The giant exoplanet, designated PDS 70b, orbits the orange dwarf star PDS 70, which is already known to have two forming planets within a giant disk of dust and gas. The system is located 370 light-years from Earth in the constellation Centaurus.
“This system is so exciting because we can observe the formation of a planet,” says Yifan Zhou, also of the University of Texas at Austin. “This is the youngest planet Hubble has ever imaged directly.”
At a youthful five million years old, the planet is still gathering material and forming mass. Hubble’s sensitivity to ultraviolet (UV) light provides a unique view of radiation from extremely hot gas falling on the planet.
“Hubble’s observations have allowed us to estimate how quickly the planet is gaining mass,” Zhou added.
The UV observations, which add to the body of research on this planet, allowed the team to directly measure the planet’s mass gain rate for the first time. The remote world has already grown to five times the mass of Jupiter over a period of about five million years. In the meantime, however, the accretion rate has shrunk to the point that, if the rate remains the same, the planet will increase by only about one-hundredth of a Jupiter’s mass in another million years.
Zhou and Bowler emphasize, however, that these observations are a snapshot. More data are needed to determine with certainty whether the rate at which the planet is gaining mass is increasing or decreasing. “Our measurements suggest that the planet is at the end of its formation process.”
The youthful PDS 70 system is filled with a primordial disk of gas and dust that provides the fuel for planetary growth throughout the system.
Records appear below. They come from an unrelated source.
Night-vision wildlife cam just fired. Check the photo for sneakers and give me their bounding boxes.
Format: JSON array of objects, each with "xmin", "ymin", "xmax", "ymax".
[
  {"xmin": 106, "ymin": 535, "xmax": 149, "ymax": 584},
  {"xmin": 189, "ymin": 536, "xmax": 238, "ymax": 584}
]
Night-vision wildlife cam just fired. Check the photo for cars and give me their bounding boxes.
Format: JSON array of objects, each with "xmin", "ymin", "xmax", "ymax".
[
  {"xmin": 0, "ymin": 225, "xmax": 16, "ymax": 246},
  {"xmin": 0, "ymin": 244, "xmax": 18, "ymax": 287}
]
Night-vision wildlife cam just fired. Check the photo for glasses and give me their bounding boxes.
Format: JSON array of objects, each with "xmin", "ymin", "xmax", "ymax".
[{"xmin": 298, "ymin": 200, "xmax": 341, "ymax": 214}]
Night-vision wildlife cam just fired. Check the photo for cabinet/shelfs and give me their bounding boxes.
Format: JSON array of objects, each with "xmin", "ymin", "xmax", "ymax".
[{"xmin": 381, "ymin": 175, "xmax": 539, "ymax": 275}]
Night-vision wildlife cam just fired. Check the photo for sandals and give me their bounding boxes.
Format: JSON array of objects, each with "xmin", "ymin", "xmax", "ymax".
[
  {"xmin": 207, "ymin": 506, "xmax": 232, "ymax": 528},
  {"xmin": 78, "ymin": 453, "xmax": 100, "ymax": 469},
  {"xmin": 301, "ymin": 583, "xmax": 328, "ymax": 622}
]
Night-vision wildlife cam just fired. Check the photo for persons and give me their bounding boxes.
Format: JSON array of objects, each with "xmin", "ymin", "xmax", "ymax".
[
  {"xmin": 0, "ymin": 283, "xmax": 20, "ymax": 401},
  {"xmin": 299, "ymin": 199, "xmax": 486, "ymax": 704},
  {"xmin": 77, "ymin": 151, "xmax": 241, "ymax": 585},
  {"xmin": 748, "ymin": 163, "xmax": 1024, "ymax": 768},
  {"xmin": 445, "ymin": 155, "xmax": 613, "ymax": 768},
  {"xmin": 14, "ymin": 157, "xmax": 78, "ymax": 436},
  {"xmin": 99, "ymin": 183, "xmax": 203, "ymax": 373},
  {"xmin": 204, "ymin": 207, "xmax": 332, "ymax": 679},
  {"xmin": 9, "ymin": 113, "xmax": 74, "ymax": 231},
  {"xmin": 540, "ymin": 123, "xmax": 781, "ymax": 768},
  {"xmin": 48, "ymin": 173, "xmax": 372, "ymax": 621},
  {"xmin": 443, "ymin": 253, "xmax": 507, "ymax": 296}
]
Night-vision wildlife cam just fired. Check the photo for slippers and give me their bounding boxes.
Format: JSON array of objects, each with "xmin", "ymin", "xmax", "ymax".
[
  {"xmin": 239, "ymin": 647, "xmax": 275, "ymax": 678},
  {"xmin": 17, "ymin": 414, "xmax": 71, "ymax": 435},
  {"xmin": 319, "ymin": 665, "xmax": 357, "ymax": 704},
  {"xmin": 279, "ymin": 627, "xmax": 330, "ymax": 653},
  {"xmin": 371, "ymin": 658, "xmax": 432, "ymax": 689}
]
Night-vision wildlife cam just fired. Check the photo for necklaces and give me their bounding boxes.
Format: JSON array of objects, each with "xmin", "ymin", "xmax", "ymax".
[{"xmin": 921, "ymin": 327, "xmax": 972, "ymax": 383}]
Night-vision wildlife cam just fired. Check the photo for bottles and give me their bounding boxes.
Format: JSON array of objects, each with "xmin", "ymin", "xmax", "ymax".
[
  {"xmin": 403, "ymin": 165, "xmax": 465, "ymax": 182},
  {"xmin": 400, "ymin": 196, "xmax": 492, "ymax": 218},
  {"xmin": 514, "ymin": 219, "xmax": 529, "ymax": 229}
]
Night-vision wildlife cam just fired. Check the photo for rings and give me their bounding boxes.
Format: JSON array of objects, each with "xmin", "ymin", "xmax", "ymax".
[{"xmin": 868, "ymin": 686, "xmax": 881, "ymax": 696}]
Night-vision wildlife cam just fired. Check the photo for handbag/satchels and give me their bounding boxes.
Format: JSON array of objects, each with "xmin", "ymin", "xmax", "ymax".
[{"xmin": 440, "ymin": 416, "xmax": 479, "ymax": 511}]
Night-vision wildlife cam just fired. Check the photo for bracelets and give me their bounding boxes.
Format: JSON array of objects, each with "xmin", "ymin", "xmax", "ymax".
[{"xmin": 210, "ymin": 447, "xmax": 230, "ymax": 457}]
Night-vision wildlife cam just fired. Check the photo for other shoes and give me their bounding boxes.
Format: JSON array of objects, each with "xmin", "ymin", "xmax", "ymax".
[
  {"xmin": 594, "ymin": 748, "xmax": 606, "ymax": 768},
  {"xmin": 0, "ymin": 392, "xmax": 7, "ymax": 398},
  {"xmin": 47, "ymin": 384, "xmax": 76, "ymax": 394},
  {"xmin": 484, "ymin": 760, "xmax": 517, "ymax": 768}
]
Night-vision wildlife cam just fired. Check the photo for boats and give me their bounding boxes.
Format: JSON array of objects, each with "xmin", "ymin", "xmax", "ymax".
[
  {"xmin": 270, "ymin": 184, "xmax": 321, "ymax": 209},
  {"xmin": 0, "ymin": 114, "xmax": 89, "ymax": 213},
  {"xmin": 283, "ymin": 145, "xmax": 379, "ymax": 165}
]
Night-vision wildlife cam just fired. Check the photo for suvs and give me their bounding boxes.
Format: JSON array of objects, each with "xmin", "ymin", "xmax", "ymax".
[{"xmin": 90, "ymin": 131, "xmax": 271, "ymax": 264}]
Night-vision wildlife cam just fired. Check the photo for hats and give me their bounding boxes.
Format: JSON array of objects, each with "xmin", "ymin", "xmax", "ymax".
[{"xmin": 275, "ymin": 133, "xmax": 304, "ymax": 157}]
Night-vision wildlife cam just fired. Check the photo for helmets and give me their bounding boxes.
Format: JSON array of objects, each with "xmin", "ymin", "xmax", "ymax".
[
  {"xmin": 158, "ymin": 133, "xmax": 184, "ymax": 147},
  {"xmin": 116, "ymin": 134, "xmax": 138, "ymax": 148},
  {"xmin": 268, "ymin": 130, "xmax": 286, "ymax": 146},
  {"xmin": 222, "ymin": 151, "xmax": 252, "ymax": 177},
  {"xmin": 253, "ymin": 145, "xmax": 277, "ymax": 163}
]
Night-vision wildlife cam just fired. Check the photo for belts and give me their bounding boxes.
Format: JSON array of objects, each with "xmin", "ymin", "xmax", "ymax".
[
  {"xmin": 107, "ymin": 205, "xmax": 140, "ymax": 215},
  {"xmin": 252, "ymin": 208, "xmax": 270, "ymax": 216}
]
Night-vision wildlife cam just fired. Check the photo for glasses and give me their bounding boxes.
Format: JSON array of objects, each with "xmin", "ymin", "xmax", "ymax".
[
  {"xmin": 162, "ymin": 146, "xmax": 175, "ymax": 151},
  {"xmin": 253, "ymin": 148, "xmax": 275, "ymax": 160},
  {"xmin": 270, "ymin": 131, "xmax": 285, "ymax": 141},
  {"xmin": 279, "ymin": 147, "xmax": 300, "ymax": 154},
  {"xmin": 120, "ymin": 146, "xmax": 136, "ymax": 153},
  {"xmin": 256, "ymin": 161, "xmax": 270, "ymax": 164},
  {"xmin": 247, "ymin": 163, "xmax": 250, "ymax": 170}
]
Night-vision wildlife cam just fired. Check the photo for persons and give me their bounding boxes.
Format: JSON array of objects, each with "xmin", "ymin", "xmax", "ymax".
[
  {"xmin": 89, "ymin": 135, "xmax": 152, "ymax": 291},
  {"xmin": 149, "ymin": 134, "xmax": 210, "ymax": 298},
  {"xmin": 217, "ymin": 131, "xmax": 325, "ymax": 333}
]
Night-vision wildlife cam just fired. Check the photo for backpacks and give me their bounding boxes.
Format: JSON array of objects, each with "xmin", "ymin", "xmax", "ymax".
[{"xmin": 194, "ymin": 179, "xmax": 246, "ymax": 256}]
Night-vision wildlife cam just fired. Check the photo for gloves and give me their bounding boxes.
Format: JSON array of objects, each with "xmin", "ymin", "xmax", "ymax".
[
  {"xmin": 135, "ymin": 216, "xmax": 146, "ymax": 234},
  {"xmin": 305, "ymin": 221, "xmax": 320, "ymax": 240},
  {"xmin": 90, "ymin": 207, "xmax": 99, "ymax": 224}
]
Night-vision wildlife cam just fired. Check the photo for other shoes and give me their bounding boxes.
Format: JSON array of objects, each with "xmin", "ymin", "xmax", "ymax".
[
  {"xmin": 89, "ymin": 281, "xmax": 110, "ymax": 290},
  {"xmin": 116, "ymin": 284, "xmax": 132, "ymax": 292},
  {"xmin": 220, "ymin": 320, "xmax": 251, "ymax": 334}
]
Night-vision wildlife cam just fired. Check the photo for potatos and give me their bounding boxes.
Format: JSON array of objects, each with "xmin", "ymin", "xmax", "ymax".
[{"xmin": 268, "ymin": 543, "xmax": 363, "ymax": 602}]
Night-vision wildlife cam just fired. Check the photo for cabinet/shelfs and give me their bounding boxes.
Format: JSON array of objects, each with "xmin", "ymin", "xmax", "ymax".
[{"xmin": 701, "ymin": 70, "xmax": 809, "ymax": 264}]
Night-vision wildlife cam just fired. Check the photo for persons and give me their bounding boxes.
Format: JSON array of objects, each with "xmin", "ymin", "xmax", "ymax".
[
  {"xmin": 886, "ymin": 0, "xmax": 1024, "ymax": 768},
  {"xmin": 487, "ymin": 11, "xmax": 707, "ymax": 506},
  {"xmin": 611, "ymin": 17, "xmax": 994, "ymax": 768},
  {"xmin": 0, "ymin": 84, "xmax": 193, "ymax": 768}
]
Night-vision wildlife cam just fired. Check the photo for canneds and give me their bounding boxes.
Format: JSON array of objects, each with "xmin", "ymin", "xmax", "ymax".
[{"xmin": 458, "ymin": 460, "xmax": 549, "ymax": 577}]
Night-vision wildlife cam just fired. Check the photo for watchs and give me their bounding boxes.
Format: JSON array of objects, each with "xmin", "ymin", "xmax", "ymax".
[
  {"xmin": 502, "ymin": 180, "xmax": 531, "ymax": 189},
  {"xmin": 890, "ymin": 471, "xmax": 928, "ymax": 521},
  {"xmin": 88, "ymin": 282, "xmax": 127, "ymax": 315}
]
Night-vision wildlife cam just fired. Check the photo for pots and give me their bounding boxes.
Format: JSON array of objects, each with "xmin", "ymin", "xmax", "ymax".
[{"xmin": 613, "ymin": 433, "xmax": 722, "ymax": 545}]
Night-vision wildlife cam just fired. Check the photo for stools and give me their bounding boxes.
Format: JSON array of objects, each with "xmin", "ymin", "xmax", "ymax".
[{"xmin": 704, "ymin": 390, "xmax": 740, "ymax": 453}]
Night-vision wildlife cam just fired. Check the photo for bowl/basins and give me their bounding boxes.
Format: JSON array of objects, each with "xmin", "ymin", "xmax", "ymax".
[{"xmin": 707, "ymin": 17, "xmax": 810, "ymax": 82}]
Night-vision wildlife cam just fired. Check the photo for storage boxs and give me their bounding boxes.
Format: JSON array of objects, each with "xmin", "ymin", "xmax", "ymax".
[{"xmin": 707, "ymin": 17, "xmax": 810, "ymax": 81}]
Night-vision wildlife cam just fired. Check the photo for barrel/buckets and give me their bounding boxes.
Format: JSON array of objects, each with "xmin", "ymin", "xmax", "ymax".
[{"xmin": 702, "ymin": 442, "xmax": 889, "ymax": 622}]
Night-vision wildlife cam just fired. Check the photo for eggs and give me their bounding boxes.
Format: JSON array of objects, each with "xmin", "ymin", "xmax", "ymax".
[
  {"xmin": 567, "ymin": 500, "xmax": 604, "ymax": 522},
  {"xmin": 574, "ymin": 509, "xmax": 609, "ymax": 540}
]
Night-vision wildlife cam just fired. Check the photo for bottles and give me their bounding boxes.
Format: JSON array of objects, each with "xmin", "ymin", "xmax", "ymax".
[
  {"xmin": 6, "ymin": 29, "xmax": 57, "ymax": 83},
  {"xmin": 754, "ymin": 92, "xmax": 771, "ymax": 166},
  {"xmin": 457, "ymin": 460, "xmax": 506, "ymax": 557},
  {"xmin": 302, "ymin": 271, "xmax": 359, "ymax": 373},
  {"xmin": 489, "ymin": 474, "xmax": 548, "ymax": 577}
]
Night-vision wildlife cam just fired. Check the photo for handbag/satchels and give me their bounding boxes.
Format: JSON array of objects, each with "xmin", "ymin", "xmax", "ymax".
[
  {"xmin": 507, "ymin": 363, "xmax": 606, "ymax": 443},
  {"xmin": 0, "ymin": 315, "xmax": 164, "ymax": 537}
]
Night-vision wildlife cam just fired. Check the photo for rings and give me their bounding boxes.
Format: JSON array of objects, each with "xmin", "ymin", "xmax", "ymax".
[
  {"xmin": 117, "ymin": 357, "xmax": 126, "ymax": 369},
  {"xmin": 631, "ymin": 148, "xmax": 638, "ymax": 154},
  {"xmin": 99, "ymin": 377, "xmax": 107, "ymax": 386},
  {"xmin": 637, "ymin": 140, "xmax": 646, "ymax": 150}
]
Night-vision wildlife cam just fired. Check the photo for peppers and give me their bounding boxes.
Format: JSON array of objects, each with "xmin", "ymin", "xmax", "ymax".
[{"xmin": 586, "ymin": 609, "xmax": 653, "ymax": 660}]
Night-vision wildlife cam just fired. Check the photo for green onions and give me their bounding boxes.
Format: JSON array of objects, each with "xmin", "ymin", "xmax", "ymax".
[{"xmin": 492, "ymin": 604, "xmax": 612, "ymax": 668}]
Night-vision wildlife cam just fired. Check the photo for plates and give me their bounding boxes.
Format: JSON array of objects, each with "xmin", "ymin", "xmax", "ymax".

The planet PDS 70b is surrounded by its own gas and dust disk, which siphons material from the much larger circumstellar disk. The researchers suspect that magnetic field lines extend from the circumstellar disk into the exoplanet’s atmosphere, funneling material onto the planet’s surface.
A particular challenge for the team was blocking out the bright parent star. PDS 70b orbits the planet at about the same distance as Uranus orbits the Sun. But its star is more than 3,000 times brighter than the planet at UV wavelengths.